* [The task]
Count how many lines below contain the word "annotators", then give that number alone.

(Collected data entries)

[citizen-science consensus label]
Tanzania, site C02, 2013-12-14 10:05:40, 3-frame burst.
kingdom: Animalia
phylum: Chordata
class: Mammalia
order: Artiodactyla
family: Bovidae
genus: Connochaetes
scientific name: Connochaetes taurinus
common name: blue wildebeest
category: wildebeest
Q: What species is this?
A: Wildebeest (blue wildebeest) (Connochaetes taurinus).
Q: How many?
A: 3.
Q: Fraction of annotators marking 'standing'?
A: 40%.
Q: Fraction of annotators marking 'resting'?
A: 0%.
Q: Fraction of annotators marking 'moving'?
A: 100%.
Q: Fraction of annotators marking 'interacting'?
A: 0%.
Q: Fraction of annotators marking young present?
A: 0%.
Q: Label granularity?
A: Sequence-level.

* [Response to the task]
5